◆ Exercise instructions ◆
Once the line holding "Виниловое напольное покрытие" is found in the entries below, restate it and each line after it word for word, with no pictures.
------ Data shown ------
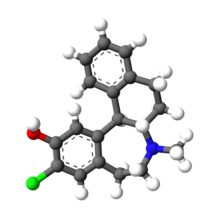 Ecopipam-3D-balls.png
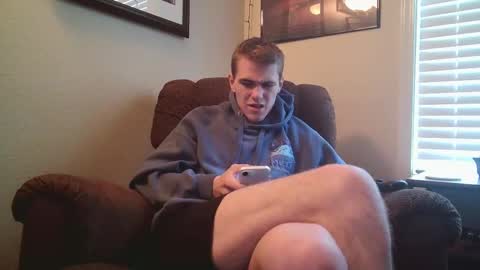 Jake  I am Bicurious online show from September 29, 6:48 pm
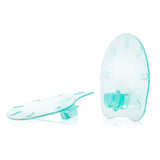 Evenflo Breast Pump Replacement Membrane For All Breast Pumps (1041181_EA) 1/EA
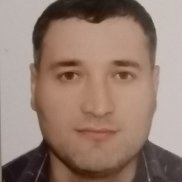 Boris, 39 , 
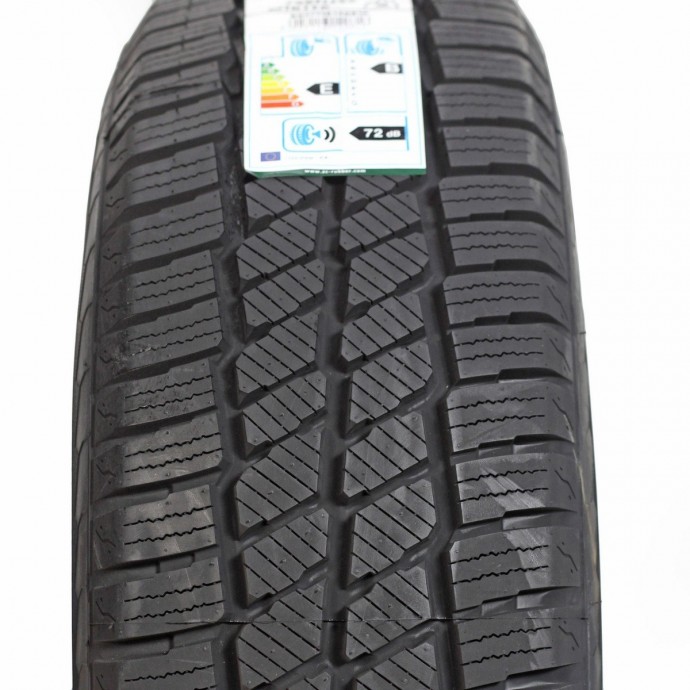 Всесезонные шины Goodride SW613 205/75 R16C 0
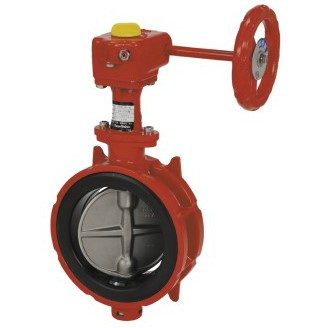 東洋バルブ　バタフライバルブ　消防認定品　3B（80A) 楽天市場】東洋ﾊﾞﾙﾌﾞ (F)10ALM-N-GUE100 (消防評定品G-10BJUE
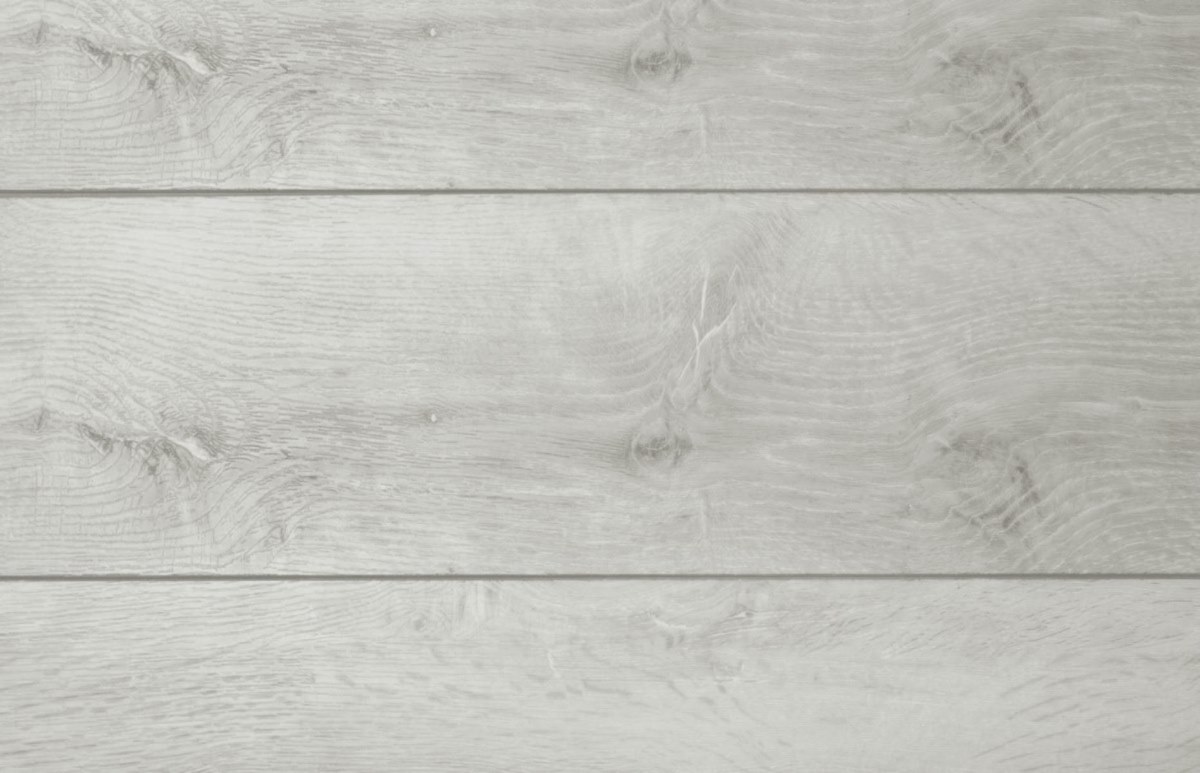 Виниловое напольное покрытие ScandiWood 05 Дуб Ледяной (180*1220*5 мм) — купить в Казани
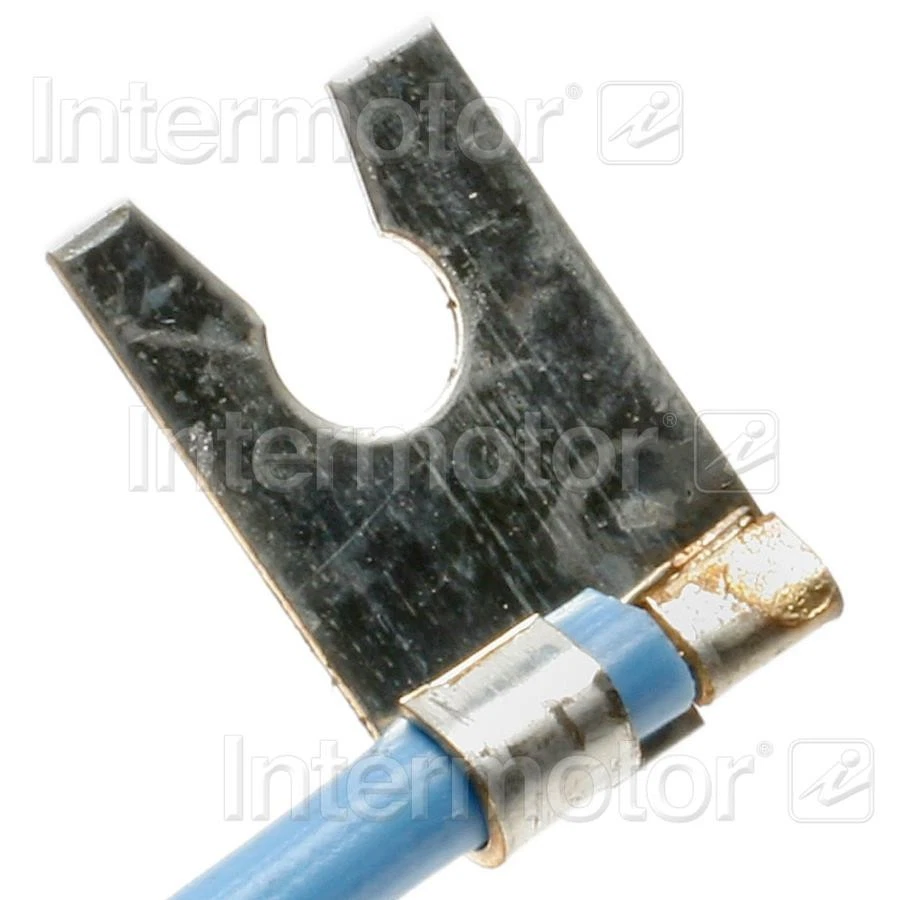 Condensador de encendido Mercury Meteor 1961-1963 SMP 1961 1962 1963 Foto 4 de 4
------
◆ Answer to the problem ◆
 Виниловое напольное покрытие ScandiWood 05 Дуб Ледяной (180*1220*5 мм) — купить в Казани
 Condensador de encendido Mercury Meteor 1961-1963 SMP 1961 1962 1963 Foto 4 de 4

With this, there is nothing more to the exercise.